Я выдыхаю, откладываю кусок недоеденного пирожка, и начинаю повествование. Оно длится долго. Не умею я в двух словах описать свое состояние. Это тебе не «Гудбай, Америка». По мере рассказа вижу, как папа хмурится, вздыхает, разводит руками, встает со скамейки.

— Чего ты от меня-то хочешь? — наконец спрашивает он.

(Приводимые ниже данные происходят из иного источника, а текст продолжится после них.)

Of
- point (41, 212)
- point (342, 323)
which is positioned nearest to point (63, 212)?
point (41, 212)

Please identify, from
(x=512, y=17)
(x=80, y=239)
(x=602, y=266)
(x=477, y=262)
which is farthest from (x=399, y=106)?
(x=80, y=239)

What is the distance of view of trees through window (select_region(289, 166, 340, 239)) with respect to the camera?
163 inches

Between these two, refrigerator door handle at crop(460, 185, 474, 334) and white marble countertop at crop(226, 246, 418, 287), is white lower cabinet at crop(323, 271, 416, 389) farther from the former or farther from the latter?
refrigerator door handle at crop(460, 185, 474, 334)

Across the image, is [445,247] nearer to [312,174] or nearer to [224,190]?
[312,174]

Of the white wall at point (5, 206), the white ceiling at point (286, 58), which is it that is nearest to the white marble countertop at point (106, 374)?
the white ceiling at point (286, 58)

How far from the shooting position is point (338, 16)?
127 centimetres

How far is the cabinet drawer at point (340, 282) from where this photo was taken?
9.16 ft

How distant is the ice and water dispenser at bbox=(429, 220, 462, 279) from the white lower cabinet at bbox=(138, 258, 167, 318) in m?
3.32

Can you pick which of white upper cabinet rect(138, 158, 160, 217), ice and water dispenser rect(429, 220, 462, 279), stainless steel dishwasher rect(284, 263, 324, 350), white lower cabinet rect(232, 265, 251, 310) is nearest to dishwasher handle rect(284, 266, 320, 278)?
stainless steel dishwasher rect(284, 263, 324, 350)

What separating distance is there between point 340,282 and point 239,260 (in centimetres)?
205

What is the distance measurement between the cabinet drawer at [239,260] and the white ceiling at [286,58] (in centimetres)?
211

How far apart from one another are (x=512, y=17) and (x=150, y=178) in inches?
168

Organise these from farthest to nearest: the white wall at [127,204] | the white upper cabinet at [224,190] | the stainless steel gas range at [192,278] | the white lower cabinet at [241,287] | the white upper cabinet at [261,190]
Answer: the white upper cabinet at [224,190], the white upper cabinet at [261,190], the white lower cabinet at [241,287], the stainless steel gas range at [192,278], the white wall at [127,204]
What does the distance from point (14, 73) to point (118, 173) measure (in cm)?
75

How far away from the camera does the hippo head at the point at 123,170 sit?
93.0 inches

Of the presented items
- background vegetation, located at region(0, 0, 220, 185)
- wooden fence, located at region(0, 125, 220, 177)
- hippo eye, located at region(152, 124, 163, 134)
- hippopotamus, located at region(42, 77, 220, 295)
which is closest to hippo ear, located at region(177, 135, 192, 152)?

— Оправдания. Я хочу его оправдать.

— Детка, извини за вульгарность, но... на фига тебе это надо?

— Папа, ты сам рассказывал, как однажды застрял в сугробе в Сибире, почти в лесу. Еще в то время, когда был простым инженером. И трое незнакомых мужиков подняли твою машину вместе с тобой и поставили на дорогу. Ты просто крикнул им в окно: «Спасибо, мужики». А они помахали тебе и исчезли в тайге. Скажи, папа, если бы не эти мужики, мы бы сейчас с тобой кушали пирожки с капустой?.

Папа поднимается со скамейки:

— Нет, дочка. Я бы замерз тогда на хрен. Но к чему сейчас это воспоминание?

— Да к тому, папа, что я сейчас на месте этих самых мужиков из тайги. Если не я, то кто? Ты сам меня учил, что жизнь дается один раз. И прожить ее надо так, чтобы там, наверху, сказали — классно, давай повторим.

— Лена, он уже отсидел. У него срок заканчивается через три месяца. На фига ему твое оправдание?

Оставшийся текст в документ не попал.